## start Given records

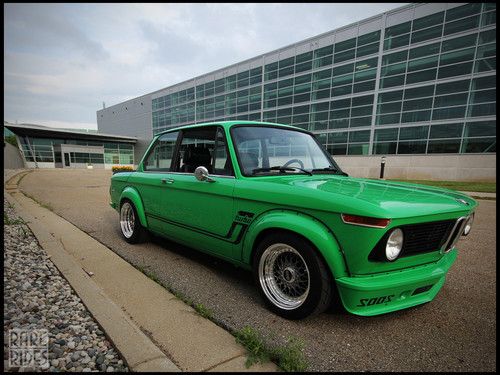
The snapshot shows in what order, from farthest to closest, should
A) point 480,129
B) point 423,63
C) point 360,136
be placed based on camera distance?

## end Given records

* **To be done**
Each record should be quoted exactly, with the images omitted.

* **Exercise result**
The snapshot shows in what order, from farthest to closest, should
A) point 480,129
B) point 423,63
C) point 360,136
be placed based on camera distance?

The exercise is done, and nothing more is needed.